The centerpiece of the system is a series of computer-controlled antennas that can pinpoint lightning strikes (the cause of more than 60 percent of forest fires) up to 225 miles away. Scattered throughout the West, the sensors pick up the radio wave patterns of ground-striking lightning and feed it to a central computer in Boise, Idaho.

Augmenting the sensors is a network of remote weather units located around the region. Looking like lunar landers, they measure such things as wind speed and humidity. They then bounce the information to Boise by satellite. There, federal rangers put it into a computer, along with the lightning data and information about vegetation and terrain (the ''fuel factors'') gleaned from satellite photos.

Within minutes, a ''probability'' profile can be constructed, showing whether there might be a fire and how fast it may spread. Using this profile and computer maps, rangers around the region can decide whether to send in aerial or ground crews.

''You can get people to a site almost instantaneously,'' contends Kenneth Reninger, chief of remote sensing at the Boise-based Interagency Fire Center, a federal group.

The agency is now buying a central computer to back up several smaller units at the Boise headquarters. So far, some 200 weather units are in place. Budgets permitting, rangers expect to have some 400 of the tripod devices in use in the West by 1987.

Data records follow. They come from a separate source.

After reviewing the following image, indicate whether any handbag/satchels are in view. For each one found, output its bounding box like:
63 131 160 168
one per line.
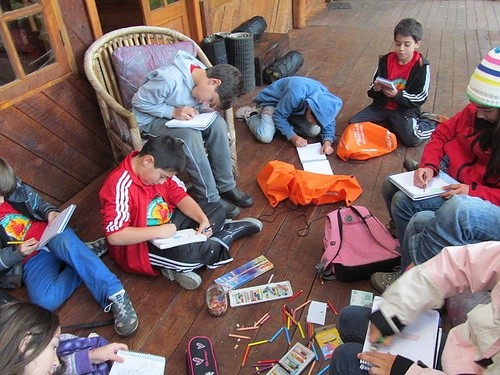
337 121 398 163
256 160 363 207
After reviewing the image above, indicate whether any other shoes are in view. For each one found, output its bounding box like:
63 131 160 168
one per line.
214 186 254 217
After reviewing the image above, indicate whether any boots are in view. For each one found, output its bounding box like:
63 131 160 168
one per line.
211 217 263 252
160 266 204 290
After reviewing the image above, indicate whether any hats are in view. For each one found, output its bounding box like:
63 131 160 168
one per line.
466 45 500 108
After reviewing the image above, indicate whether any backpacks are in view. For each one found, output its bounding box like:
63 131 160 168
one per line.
317 205 404 282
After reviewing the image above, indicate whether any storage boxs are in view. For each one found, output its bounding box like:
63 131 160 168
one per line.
252 31 291 86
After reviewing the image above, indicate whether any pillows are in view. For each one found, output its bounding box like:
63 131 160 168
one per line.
112 41 198 110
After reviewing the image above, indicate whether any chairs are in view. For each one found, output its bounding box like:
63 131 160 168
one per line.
83 25 239 196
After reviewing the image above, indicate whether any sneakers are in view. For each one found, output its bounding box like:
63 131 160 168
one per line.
235 104 255 122
108 288 139 337
421 110 450 124
84 236 108 257
369 268 402 294
402 158 421 171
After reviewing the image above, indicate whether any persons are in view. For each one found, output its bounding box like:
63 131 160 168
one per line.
327 239 500 375
98 134 264 290
129 49 255 218
379 45 500 262
235 75 344 156
0 156 139 336
369 193 500 325
8 14 55 83
348 16 452 148
1 300 129 375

The US isn't the only country increasingly turning to ''silicon firefighting.'' Several Canadian provinces recently installed lightning-detection systems, the most sophisticated of which is in Alberta. Canadians feel the need acutely, after three years of bad forest fires. Australia, too, has a sensing system.

In addition to these systems, US rangers are also working with:

* New chemicals. Most fire-fighting chemicals dropped from planes contain colored dyes so pilots know exactly where to dump successive loads. The trouble is that the dyes can take weeks or even months to disappear - often angering nearby residents. Recently developed chemical ''retardants,'' however, don't leave the countryside tinted red or pink: Now, says George Roby, fire specialist with the US Forest Service, ''fugitive dyes'' are being used that fade within a few days.

* Foam. Firefighters are being equipped with new tanks and trucks that squirt foam instead of water. By adding a detergent-like chemical to a water tank, rangers can generate 10 times more liquid from the same supply source. Ground crews carrying the special pumps, for instance, can produce 50 gallons of foam from a five-gallon tank.

* Flame throwers. Rangers are also testing long-distance flame throwers - for burning underbrush to prevent fires from breaking out. And they are using chemically laced ''ping-pong-ball'' devices that can be lobbed from helicopters to ignite the forest floor.

None of these ''high-tech'' tools comes cheap. So the key question for firefighters is increasingly becoming how to afford new tools. But since it now costs an estimated $10,000 just to extinguish a 10-acre forest fire, many foresters think the new systems will save plenty of money in the long run by helping put out fires before they get out of control.